## What you will do
A - Using the passage on rowing program funding, explain in one to three sentences why Verdonkschot says he works very hard to find funding.
B - Transcribe the passage on rowing program funding word for word, between "In multiple conversations, both" and "having enough money.", inclusive.
C - According to the passage on rowing program funding, what does Verdonkschot give as the total cost of supporting an athlete this year?

## Text for analysis

=-=-=

In multiple conversations, both on and off the record, Verdonkschot has not once mentioned the compressed schedule as an excuse. He also won’t take the bait of inquiries implying that his program is underfunded. “I do not agree,” he responded flatly to a question about not having enough money.
“USOPC has committed to the same number that they did in the past, and I have committed to a certain level of support for everybody. Not based upon the money we have, but based upon the level they perform. So there’s a group of about 50 athletes right now who receive direct athlete support based upon results at Worlds. This group—obviously there will be people who might drop out or who come in—those people get a level of support that is maybe not what you would want. But let’s say $2,000 a month for everybody who was in the finals last year or top seven or top eight last year in a smaller boat is better than it was in the past. That’s the level that we want to guarantee to the athletes. It’s performance-based and, yeah, I run into a deficit, and that’s why we work very hard to find funding.”
Verdonkschot puts the total cost of supporting an athlete this year at $50,000, half for costs like travel and equipment and half paid as direct athlete support. “That is quite a change compared to the past,” he said. “We are very happy that we’ve got the support of USOPC. We are very happy that we’ve got the support of NRF [the National Rowing Foundation] and the USRowing Foundation, which is also going to be a bigger player in how we can fund everything.
“We cannot pretend that we run a program and not have the means to provide for that program,” continued Verdonkschot. “We’ve got a spring grant from NRF, which was substantial, 400K. There might be a second part to that. Last year, I ran into a deficit with the athlete stipends. We knew that we would run into the deficit and I spoke with NRF to bridge the gap.
“I do think that there’s a lot of good people out there who understand that we just do what we need to do, and they have got this dream, and we’ve got this dream, and you just do what you need to do. If we need to get the money, we’ll get the money.
“I do not make any compromises about the program.”

=-=-=

## Data shown

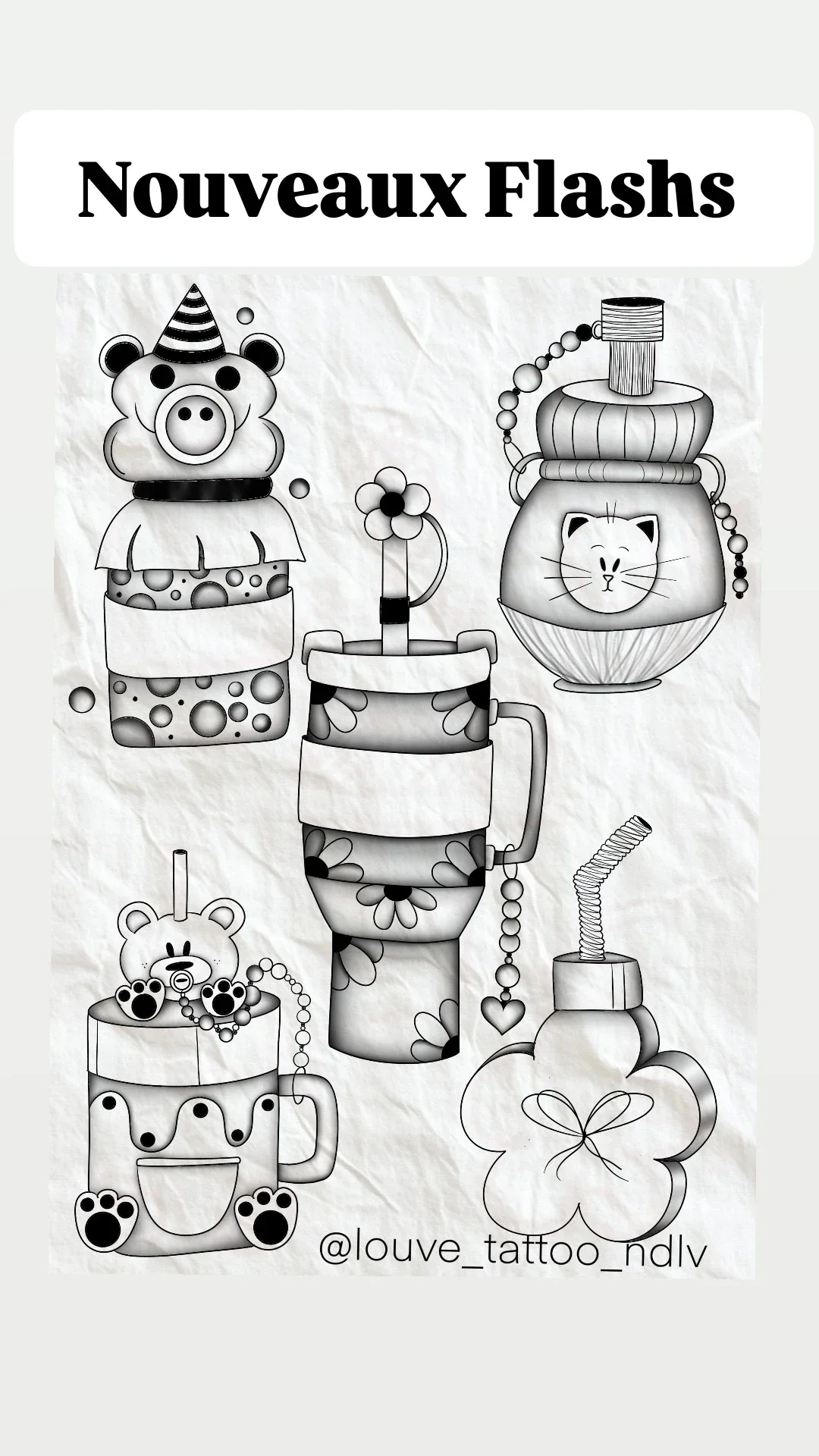 Nouveaux Flashs

@louve_tattoo_ndlv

=-=-=

## Your written answers
A - Verdonkschot has committed to a level of athlete support based on performance rather than on the money available, such as $2,000 a month for athletes who reached the finals or the top seven or eight the previous year. Because of this commitment, he runs into a deficit, and that is why he works very hard to find funding.

B -
In multiple conversations, both on and off the record, Verdonkschot has not once mentioned the compressed schedule as an excuse. He also won’t take the bait of inquiries implying that his program is underfunded. “I do not agree,” he responded flatly to a question about not having enough money.

C - $50,000